Performance: https://www.eclipse.org/openj9/oj9_performance.html

Environment Variables

Use IBM_JAVA_OPTIONS on IBM Java or OPENJ9_JAVA_OPTIONS for OpenJ9 to specify additional JVM arguments for programs launches in that terminal/command prompt. For example:

export IBM_JAVA_OPTIONS="-Xmx1024m"
/opt/IBM/WebSphere/AppServer/bin/collector.sh

In more recent versions of IBM Java and Semeru Java, the _JAVA_OPTIONS envar is also available.

z/OS

zIIP/zAAP Usage

Even if application processing hands-off to non-zIIP-eligible native code (e.g. third party JNI), recent versions of z/OS (with APAR OA26713) have a lazy-switch design in which short bursts of such native code may stay on the zIIP and not switch to GCPs.

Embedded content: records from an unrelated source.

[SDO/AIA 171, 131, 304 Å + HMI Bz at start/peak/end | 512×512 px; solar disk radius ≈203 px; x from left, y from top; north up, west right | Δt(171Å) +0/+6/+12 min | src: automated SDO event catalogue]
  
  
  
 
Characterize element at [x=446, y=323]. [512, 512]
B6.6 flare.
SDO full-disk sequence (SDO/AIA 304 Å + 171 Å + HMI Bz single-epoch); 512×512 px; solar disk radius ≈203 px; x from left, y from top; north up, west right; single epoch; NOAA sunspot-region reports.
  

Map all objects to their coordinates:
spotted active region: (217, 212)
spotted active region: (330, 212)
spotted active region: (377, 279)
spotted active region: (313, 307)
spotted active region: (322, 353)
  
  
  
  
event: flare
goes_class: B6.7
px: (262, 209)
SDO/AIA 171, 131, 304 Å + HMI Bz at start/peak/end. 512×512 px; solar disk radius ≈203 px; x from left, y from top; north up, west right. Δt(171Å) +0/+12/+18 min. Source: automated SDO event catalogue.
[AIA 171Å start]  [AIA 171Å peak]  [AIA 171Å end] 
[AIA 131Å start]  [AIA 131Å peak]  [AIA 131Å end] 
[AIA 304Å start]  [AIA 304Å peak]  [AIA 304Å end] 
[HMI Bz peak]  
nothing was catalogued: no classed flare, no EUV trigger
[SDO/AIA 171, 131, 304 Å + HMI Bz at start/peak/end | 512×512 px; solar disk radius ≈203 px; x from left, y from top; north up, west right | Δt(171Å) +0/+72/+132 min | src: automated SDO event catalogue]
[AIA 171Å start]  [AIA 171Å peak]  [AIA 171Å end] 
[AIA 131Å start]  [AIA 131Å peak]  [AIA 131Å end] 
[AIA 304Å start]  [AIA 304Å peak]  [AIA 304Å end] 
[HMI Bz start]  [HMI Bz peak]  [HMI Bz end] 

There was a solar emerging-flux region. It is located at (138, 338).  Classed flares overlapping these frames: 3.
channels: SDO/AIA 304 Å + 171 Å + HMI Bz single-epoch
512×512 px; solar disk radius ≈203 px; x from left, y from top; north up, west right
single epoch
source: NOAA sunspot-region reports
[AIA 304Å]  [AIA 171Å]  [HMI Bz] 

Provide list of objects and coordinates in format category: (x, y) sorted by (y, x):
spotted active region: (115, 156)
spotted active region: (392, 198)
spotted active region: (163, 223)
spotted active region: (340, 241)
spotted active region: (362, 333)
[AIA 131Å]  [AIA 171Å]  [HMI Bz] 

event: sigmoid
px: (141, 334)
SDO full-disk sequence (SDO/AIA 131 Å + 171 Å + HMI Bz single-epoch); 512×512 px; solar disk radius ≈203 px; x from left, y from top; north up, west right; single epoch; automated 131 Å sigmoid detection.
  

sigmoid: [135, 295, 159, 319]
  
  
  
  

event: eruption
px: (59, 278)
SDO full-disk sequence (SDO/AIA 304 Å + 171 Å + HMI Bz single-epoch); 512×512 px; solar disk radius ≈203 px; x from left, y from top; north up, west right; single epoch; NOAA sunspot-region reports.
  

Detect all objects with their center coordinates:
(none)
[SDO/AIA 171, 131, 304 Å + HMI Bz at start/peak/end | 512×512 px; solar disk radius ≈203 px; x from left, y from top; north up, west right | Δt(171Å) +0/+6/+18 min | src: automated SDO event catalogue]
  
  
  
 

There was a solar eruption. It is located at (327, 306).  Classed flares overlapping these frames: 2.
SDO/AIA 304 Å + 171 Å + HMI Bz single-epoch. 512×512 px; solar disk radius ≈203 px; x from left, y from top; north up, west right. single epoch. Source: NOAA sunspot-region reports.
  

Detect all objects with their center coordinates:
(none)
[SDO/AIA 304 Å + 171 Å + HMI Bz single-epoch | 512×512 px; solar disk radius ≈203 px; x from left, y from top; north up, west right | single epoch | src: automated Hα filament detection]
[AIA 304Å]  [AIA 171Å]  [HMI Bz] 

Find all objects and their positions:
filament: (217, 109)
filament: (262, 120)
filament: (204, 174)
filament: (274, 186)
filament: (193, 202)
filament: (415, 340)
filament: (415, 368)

To check a snapshot of activity and see whether it's zIIP-eligible, take a console dump, load it in jdmpview, run info thread all and check each thread for IFA Enabled=yes or IFA Enabled=yes.

Known Issues and Regressions

  • IJ44106: ~10% higher CPU on versions higher than 8.0.7.11 with stacks often in com/ibm/crypto/provider. Resolved in 8.0.7.20.
  • IJ35969: Higher CPU with stacks often in java/io/ObjectInputStream or sun/misc/VM.latestUserDefinedLoader. Regression introduced in 8.0.6.31 through IJ32927. IJ35969 provides a workaround available in 8.0.7.5 using -Dcom.ibm.disableLUDCLRefresh=true if user code is not invoked during ObjectInputStream processing.